As is apparent from this result, when the EC content was 20 vol%, the results of the 2 It overcharge test were all poor. Moreover, when EC content exceeded 55 vol%, the 2 It overcharge test result was favorable, but the expansion | swelling generate | occur | produced at the charge storage of 80 degreeC 4 days. From the above result, when EC content is 25 vol% or more and 50 vol% or less, it turns out that there is no expansion even at the time of 80 degreeC charge of 4 days, and the 150 degreeC thermal test result is also favorable.

Finally, using the present invention batteries A1, A3, A4, A6, B1, B3, B4, B6 and comparative batteries W1, W7, Z1, Z7, the test results when the PC ratio was constant and only the EC ratio was changed are shown in the table. 4 is shown.

In addition, in this test, in addition to the 2 It overcharge test as the overcharge test, the results of the 3 It overcharge test charged with a charging current of 1800 mA (3 It) and the 5 It overcharge test charged with a charge current of 3000 mA (5 It) It is described together.

From this result, when the EC content was 30 vol% or more, the 3 It overcharge test was also good.

Therefore, it is more preferable to make EC content into 30 vol% or more.

Moreover, although the example which applied this invention to the polymer battery (polymer solid electrolyte battery) was demonstrated as said embodiment, this invention can also be applied to a lithium ion battery.

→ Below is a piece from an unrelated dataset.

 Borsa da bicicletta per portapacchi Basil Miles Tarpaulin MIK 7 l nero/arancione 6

In addition, the polymer here is a polyether solid polymer, a polycarbonate solid polymer, a polyacrylonitrile solid polymer, and the copolymer or crosslinked polymer which consists of two or more of these, polyvinylidene fluoride (PVdF), It is a solid electrolyte formed into a gel by combining a polymer selected from the same fluorine-based solid polymer, a lithium salt and an electrolyte solution.

In the above embodiment, the mechanofusion device is used to cause compression, impact, and shearing action so that lithium manganate and lithium cobalt acid are mixed so that lithium cobaltate is in electrical contact with lithium manganate. Although an example has been described, these materials can be mixed in a slurry state without using a mechanofusion device.

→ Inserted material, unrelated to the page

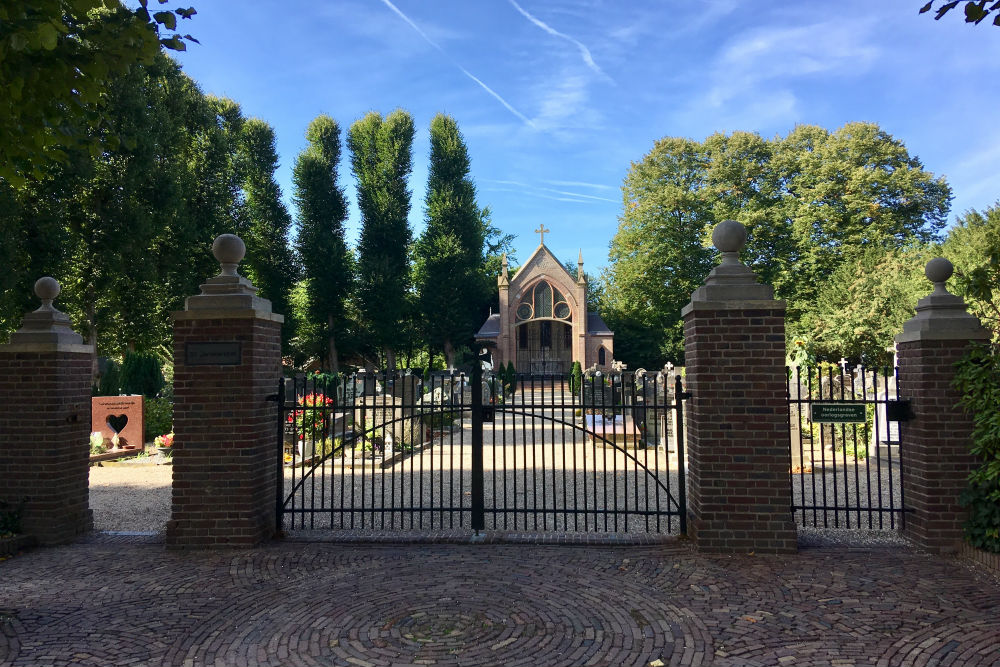 Dutch War Graves Roman Catholic Cemetery Laren #1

In addition, the same effect can be obtained when a different element is added to lithium manganate and lithium cobalt acid as the positive electrode active material.

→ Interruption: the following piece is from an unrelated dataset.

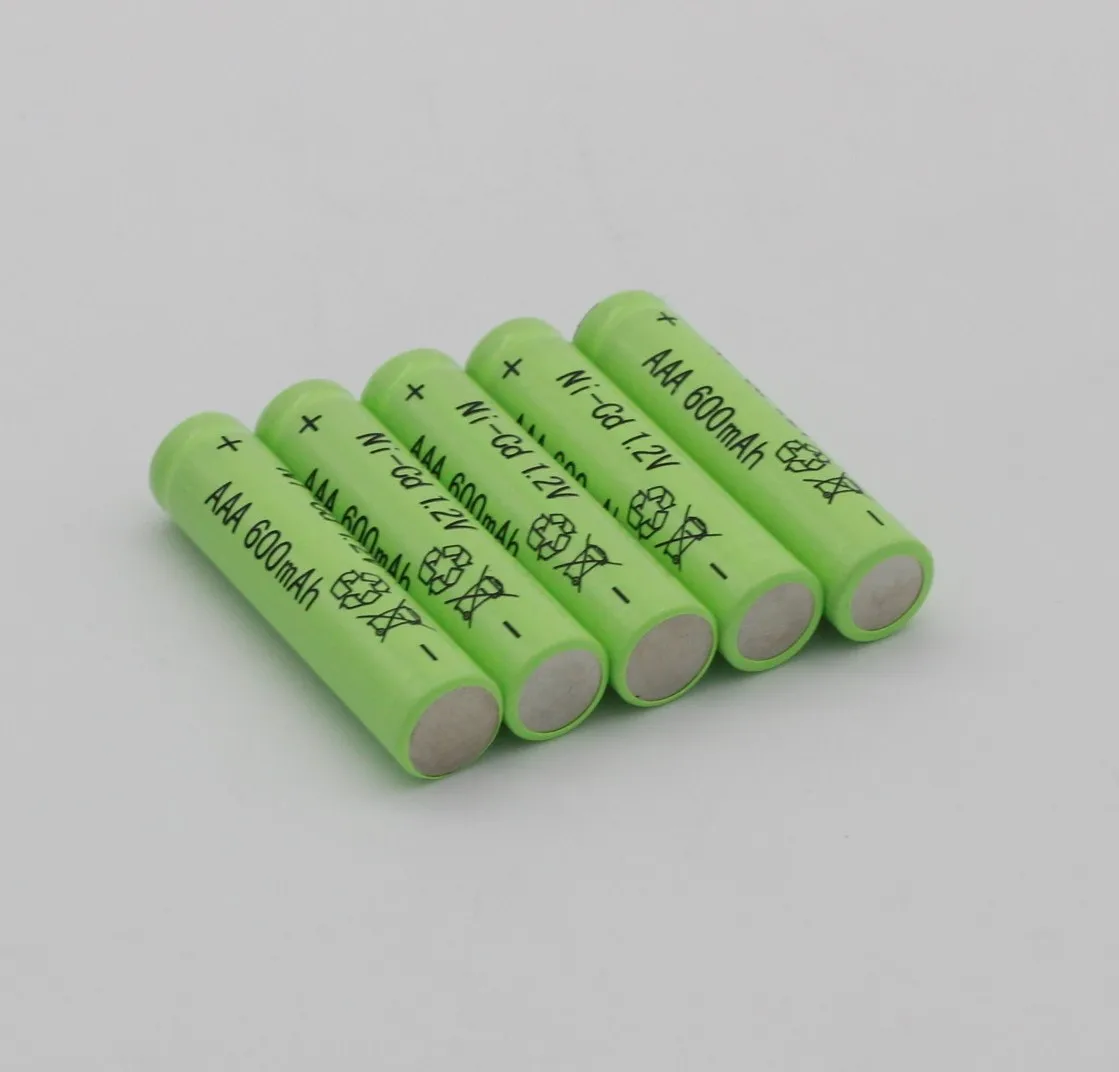 5 шт. Ni MH аккумуляторные батарейки AAA 600 мАч|rechargeable battery|battery wirelessbattery rechargeable |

As described above, according to the present invention, the positive electrode active material is a mass ratio of lithium cobalt / lithium manganate in the range of 50/50 to 80/20, and the electrolyte is a lithium salt dissolved in an organic solvent. By using ethylene carbonate (EC) and propylene carbonate (PC), EC content is 25 vol% or more and 50 vol% or less with respect to all the organic solvents, and PC content is 5 vol% or more and EC content or less. It is possible to provide a nonaqueous electrolyte battery that maintains high safety, has a small expansion of the battery during high temperature storage, and is excellent in high temperature cycle characteristics.

Claims (2)

An outer container, an anode and a cathode disposed in the outer container, and an electrolyte disposed therebetween, The positive electrode is a mass ratio of lithium cobalt / lithium manganate as an active material is in the range of 50/50 to 80/20, The electrolyte is obtained by dissolving a lithium salt in an organic solvent, the organic solvent contains ethylene carbonate (EC) and propylene carbonate (PC), and the EC content is 25 vol% or more and 50 vol based on the total organic solvent. It is% or less and PC content is 5 vol% or more and EC content or less, The nonaqueous electrolyte battery characterized by the above-mentioned. The method of claim 1, wherein the electrolyte is heat polymerization by adding a polymerizable compound containing a compound having acryloyl group (CH ₂ = CHCO-) or methacryloyl group (CH ₂ = C (CH ₃ ) CO-) Non-aqueous electrolyte battery characterized in that the gelation.